The parameters of logistic regression models are usually obtained by the method of maximum likelihood (ML). However, in analyses of small data sets or data sets with unbalanced outcomes or exposures, ...ML parameter estimates may not exist. This situation has been termed 'separation' as the two outcome groups are separated by the values of a covariate or a linear combination of covariates. To overcome the problem of non-existing ML parameter estimates, applying Firth's correction (FC) was proposed. In practice, however, a principal investigator might be advised to 'bring more data' in order to solve a separation issue. We illustrate the problem by means of examples from colorectal cancer screening and ornithology. It is unclear if such an increasing sample size (ISS) strategy that keeps sampling new observations until separation is removed improves estimation compared to applying FC to the original data set.

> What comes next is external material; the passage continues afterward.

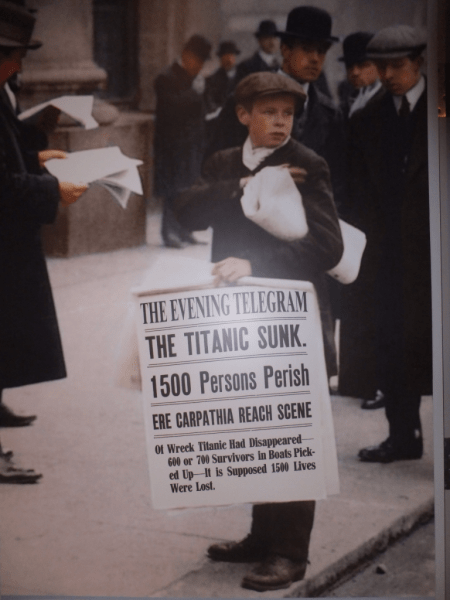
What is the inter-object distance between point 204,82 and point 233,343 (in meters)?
1.10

We performed an extensive simulation study where the main focus was to estimate the cost-adjusted relative efficiency of ML combined with ISS compared to FC. FC yielded reasonably small root mean squared errors and proved to be the more efficient estimator. Given our findings, we propose not to adapt the sample size when separation is encountered but to use FC as the default method of analysis whenever the number of observations or outcome events is critically low.